WORK TO COMPLETE:
Reproduce the listing below verbatim, omitting the pictures.

PROVIDED RECORDS:
══════
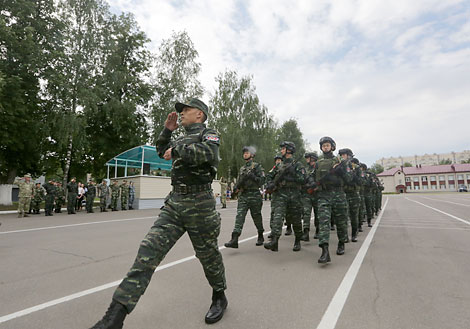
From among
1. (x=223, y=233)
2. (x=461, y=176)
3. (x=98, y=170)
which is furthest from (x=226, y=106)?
(x=461, y=176)

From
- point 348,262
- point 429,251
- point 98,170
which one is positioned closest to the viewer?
point 348,262

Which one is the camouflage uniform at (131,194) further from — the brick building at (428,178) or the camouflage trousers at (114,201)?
the brick building at (428,178)

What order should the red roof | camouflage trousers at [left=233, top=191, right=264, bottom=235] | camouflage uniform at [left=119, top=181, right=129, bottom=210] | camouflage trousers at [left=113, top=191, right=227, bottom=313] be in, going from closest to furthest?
camouflage trousers at [left=113, top=191, right=227, bottom=313], camouflage trousers at [left=233, top=191, right=264, bottom=235], camouflage uniform at [left=119, top=181, right=129, bottom=210], the red roof

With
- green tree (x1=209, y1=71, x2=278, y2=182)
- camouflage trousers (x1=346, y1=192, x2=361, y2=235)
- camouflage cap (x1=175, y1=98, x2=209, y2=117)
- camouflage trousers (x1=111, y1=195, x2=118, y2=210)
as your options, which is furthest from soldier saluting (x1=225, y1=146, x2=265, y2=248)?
green tree (x1=209, y1=71, x2=278, y2=182)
══════
RESPONSE TO THE TASK:
From among
1. (x=223, y=233)
2. (x=461, y=176)
3. (x=98, y=170)
which is furthest from (x=226, y=106)?
(x=461, y=176)

From
- point 348,262
- point 429,251
- point 98,170
which one is positioned closest to the viewer?
point 348,262

Which one is the camouflage uniform at (131,194) further from — the brick building at (428,178) or the camouflage trousers at (114,201)?
the brick building at (428,178)

What order should the red roof | camouflage trousers at [left=233, top=191, right=264, bottom=235] | camouflage uniform at [left=119, top=181, right=129, bottom=210] | camouflage trousers at [left=113, top=191, right=227, bottom=313] be in, going from closest to furthest?
camouflage trousers at [left=113, top=191, right=227, bottom=313], camouflage trousers at [left=233, top=191, right=264, bottom=235], camouflage uniform at [left=119, top=181, right=129, bottom=210], the red roof

With
- green tree (x1=209, y1=71, x2=278, y2=182)
- camouflage trousers (x1=346, y1=192, x2=361, y2=235)
- camouflage cap (x1=175, y1=98, x2=209, y2=117)
- camouflage trousers (x1=111, y1=195, x2=118, y2=210)
as your options, which is furthest from soldier saluting (x1=225, y1=146, x2=265, y2=248)?
green tree (x1=209, y1=71, x2=278, y2=182)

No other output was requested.